Values for the Future at TMH

This month, the Meeting House joins schools and organizations around the country in promoting National Bullying Prevention Awareness and drawing attention to this important issue. Especially as put-downs, exclusion, and distrust dominate in the media and public sphere these days, it seems all the more important to be discussing bullying with our kids and practicing ways to combat it. I believe our Meeting House community is an ideal space to do that, as our core values -- respect, diversity, inclusion, friendship, and community -- form a strong counterforce to the culture of bullying.

These values aren’t just words we put on our website. They’re the foundation upon which we build all of our programs and are at the heart of our community. By cultivating these values and providing opportunities for our students to practice them, our hope is that ultimately, they will choose to adopt them as their own. Like the old adage says, practice makes perfect, so in order to achieve that goal we put these values into action each and every day. This involves a special kind of education; one that doesn’t involve notebooks or calculators, tests or textbooks. It’s social-emotional learning, or character education, and it is part of everyday life here at the Meeting House.

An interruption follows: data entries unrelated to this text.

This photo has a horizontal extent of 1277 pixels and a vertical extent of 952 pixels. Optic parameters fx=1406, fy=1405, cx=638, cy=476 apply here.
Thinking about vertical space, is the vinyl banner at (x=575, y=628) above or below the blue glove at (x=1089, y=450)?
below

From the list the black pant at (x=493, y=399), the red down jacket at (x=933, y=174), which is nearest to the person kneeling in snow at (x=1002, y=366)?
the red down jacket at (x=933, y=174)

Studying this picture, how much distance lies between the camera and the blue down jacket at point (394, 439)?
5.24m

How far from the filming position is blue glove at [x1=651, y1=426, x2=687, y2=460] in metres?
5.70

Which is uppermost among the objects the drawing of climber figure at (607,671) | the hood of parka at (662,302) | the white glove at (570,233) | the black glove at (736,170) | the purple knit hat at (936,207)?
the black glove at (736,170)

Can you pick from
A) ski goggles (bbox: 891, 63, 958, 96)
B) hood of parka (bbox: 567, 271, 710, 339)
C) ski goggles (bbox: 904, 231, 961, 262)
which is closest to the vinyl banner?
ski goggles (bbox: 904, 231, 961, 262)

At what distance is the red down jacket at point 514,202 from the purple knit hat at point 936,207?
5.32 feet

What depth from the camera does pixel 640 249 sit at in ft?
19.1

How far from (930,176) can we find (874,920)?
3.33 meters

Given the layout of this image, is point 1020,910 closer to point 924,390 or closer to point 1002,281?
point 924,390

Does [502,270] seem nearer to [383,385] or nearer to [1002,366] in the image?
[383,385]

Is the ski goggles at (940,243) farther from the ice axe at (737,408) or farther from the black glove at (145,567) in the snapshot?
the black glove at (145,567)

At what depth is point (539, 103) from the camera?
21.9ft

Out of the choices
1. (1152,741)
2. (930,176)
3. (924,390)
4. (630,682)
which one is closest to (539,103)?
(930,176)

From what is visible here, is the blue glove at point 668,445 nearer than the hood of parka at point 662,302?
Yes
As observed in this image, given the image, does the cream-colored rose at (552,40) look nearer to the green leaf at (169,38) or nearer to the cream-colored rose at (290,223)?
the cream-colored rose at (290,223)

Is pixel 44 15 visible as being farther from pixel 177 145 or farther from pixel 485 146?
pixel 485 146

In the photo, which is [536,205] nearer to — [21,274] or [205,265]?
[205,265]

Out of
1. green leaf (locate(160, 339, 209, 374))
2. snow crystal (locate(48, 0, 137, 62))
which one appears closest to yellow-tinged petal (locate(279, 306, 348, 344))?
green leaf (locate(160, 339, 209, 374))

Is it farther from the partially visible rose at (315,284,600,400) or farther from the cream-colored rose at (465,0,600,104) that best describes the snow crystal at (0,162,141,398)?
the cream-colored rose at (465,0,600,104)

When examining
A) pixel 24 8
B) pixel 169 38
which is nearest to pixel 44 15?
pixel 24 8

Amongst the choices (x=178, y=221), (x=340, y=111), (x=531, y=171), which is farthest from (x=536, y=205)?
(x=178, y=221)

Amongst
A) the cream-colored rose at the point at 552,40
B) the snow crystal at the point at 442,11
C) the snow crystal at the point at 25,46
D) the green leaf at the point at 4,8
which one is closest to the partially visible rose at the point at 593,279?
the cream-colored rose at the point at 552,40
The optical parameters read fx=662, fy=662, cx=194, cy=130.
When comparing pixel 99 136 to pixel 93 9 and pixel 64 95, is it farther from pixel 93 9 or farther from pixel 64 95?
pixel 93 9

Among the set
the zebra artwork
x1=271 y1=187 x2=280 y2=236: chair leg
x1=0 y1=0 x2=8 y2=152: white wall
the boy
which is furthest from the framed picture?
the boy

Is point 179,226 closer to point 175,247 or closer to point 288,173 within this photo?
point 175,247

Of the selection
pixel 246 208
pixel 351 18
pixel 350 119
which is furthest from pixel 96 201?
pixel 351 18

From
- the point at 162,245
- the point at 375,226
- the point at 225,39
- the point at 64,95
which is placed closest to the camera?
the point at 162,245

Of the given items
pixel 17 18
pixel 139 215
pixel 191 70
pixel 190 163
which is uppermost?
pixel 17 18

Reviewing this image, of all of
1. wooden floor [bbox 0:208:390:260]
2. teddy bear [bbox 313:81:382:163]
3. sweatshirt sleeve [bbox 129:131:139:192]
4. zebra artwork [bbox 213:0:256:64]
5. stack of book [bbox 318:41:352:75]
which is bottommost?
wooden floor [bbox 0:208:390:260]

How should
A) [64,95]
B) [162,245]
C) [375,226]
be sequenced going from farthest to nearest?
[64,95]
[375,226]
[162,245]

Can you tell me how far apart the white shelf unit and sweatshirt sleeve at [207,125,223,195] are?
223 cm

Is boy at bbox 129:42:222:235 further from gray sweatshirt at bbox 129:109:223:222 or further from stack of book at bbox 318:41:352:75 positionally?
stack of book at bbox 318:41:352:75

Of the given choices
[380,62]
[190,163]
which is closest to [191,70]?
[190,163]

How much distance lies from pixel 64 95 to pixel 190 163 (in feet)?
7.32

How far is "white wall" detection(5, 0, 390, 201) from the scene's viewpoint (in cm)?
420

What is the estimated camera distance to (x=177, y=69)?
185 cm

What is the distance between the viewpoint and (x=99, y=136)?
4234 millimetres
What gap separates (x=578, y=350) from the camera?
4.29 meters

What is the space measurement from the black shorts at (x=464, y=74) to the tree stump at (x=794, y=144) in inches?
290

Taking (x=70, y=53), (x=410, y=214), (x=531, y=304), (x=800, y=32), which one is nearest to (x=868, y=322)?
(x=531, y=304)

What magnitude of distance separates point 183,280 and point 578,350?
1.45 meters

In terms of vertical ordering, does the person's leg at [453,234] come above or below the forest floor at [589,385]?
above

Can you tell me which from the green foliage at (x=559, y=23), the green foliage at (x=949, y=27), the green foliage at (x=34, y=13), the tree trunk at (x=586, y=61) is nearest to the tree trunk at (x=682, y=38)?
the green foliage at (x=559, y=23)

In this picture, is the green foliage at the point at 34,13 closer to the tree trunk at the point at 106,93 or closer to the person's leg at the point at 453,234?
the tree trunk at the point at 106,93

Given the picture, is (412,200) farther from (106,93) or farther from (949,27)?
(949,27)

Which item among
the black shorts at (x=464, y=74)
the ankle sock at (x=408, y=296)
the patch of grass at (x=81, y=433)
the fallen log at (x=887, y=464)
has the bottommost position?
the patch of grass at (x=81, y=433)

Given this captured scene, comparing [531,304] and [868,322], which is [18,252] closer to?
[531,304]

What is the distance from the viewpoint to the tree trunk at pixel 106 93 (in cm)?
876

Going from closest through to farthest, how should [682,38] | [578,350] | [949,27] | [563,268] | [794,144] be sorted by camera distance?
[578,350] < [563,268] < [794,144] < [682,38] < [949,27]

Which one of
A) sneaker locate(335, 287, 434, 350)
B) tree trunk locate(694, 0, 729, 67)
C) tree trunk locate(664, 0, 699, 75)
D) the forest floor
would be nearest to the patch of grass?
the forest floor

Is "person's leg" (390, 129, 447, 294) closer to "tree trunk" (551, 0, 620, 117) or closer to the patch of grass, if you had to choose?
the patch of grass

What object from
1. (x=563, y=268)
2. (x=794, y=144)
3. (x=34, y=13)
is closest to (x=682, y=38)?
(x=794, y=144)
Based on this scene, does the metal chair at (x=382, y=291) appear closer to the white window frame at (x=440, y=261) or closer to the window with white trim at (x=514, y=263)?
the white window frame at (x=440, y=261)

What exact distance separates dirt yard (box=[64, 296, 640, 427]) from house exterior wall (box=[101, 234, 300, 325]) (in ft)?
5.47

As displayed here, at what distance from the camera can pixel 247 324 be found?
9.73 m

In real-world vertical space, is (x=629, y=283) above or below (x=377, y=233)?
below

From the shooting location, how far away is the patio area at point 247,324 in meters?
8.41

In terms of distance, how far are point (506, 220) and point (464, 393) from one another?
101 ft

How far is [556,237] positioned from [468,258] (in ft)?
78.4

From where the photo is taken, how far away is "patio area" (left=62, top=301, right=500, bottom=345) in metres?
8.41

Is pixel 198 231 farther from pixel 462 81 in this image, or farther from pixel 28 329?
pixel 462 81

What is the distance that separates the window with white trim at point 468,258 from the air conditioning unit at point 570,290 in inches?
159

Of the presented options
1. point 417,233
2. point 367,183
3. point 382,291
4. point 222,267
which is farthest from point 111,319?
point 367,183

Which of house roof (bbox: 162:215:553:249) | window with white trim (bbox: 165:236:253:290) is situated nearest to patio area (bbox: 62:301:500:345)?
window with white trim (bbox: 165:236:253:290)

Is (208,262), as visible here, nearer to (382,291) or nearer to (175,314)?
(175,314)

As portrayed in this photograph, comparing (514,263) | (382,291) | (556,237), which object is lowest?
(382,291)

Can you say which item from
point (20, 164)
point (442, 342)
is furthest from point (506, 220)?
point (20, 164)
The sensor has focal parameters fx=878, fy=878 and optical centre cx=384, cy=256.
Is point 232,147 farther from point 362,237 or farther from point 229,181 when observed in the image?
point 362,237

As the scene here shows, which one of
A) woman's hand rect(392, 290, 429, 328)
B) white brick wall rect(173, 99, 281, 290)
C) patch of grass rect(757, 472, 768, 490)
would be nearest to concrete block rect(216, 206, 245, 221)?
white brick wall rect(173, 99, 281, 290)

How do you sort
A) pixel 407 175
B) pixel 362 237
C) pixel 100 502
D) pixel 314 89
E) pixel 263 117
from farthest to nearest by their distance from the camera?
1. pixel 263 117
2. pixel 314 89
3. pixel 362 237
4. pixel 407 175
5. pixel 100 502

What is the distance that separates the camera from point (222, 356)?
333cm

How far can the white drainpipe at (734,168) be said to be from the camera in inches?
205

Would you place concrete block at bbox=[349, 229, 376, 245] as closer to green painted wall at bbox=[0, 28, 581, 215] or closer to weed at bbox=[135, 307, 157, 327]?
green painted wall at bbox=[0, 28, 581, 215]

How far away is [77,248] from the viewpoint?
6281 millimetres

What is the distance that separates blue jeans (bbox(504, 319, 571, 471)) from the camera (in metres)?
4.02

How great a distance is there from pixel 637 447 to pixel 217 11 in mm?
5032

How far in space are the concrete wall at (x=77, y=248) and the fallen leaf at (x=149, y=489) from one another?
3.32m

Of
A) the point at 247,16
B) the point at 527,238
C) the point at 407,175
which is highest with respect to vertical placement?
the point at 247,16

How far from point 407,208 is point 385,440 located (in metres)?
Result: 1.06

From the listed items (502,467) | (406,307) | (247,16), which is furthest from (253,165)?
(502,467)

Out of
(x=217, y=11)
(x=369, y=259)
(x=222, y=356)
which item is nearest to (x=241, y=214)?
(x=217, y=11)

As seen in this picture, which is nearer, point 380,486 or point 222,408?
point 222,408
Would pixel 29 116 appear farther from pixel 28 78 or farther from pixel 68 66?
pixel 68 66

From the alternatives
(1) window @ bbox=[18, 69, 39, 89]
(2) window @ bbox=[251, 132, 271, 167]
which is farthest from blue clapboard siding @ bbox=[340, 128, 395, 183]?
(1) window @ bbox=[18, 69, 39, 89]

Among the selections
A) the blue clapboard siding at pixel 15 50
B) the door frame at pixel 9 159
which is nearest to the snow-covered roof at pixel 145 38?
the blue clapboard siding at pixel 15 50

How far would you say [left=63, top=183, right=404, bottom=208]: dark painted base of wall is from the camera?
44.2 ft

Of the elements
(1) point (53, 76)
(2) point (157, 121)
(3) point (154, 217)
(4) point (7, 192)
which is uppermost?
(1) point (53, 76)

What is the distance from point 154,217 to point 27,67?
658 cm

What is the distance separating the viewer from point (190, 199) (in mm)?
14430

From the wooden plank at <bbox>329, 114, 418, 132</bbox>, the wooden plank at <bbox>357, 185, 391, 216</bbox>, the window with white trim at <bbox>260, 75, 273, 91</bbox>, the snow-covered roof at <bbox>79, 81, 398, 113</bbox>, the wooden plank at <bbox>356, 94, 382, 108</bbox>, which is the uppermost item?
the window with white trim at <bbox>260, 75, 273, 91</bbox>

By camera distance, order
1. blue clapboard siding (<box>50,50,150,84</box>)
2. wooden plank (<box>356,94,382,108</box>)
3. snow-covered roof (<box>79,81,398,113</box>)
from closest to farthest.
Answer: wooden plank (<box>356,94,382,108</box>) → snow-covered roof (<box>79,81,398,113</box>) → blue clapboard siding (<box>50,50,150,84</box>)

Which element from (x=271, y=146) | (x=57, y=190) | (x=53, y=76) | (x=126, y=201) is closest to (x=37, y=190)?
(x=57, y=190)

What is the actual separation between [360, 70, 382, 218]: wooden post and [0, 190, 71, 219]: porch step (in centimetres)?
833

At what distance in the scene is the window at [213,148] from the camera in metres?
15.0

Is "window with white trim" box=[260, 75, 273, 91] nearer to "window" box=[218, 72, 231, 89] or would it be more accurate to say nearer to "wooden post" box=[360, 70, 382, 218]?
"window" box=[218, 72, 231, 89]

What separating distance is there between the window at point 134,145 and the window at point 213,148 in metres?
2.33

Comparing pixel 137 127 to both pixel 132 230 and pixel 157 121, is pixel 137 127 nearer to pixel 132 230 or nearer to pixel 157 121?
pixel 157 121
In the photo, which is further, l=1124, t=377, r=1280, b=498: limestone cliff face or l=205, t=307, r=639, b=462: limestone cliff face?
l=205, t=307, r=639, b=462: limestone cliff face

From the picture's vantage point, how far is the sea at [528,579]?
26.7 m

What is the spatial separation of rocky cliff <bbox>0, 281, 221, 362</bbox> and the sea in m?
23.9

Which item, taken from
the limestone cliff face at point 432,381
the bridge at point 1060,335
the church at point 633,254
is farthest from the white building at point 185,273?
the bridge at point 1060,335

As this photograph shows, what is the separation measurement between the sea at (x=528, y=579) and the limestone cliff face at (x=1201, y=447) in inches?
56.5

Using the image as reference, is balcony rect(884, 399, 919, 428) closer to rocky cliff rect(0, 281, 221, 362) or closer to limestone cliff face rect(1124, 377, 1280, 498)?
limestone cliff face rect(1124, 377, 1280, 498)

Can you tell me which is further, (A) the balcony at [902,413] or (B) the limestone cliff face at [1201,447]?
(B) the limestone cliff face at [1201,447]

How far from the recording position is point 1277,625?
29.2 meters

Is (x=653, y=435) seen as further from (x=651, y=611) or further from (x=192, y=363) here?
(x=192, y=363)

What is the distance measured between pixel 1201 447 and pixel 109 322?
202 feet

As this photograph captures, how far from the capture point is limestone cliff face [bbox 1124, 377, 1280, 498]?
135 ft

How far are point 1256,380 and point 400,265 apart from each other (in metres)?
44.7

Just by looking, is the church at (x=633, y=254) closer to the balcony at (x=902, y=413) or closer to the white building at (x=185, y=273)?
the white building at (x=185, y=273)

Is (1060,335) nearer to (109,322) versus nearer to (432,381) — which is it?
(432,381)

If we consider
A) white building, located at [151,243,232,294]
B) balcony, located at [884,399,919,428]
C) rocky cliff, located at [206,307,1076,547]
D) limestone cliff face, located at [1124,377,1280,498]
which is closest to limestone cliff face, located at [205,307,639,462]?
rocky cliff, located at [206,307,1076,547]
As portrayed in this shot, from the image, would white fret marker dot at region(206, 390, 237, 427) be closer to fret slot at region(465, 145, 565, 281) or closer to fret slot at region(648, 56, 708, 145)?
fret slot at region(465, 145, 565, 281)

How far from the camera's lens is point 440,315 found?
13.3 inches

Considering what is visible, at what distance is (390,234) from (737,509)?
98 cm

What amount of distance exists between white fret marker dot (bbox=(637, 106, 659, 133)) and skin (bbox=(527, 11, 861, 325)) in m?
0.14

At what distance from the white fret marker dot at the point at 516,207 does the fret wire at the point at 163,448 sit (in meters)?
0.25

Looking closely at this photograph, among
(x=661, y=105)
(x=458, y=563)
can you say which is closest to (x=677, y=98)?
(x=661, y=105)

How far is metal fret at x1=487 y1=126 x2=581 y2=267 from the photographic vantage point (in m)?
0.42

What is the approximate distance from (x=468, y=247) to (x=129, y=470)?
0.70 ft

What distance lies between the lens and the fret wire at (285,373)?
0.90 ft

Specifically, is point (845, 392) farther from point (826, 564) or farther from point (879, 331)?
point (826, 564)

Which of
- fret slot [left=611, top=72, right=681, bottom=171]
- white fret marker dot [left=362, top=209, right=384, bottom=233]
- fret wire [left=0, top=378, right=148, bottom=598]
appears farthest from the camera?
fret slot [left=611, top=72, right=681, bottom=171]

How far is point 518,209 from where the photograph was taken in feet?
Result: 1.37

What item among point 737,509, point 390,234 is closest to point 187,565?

What does social-emotional learning or character education look like at the Meeting House?

Collaboration

Part of character education is learning how to coexist in relationship with others. As our Advisory Board member, Linda Gardner says, character education is a learning process that teaches “the habits of thought and deed that help people live and work together as families, friends, neighbors, communities and nations.” We incorporate practice in the essential skills of collaboration, communication, and problem-solving, helping our students learn how to get along with others, settle disagreements respectfully, and support each other in the learning process.

Friendship

What is the opposite of bullying? Friendship. This is perhaps the most primary value that we encourage and promote at The Meeting House. We believe in the value of being kind, inclusive and respectful, despite our differences. Our students learn that compassion and kindness is always the best choice. Like First Lady Michelle Obama reminded us in her recent speech, “when someone is cruel or acts like a bully, you don’t stoop to their level.” We encourage our students, to take this one step further, standing up for others, and being a friend to all, building the kind of community in which everyone feels welcome.

Responsibility

To again quote Linda Gardner, character education helps students “understand, care about and act on core ethical values such as respect, justice, civic virtue and citizenship, and responsibility for self and others.” The importance of these values has certainly been brought to light over the past few months of presidential campaigning, as division and animosity have become ever more prominent in the media, on the national political stage, and in local communities around the country. The kids in our programs are tomorrow’s leaders, voters, and citizens, and it’s our hope that they will carry the Meeting House values with them, creating a kinder more inclusive country and world.

Only when students develop their social and emotional selves, and then become confident in those parts of themselves, can they form a strong sense of character. Every day at the Meeting House, our students are becoming -- each in their own individual ways and at their own pace --  the responsible citizens, good friends, and kind and honest individuals this country needs for the future.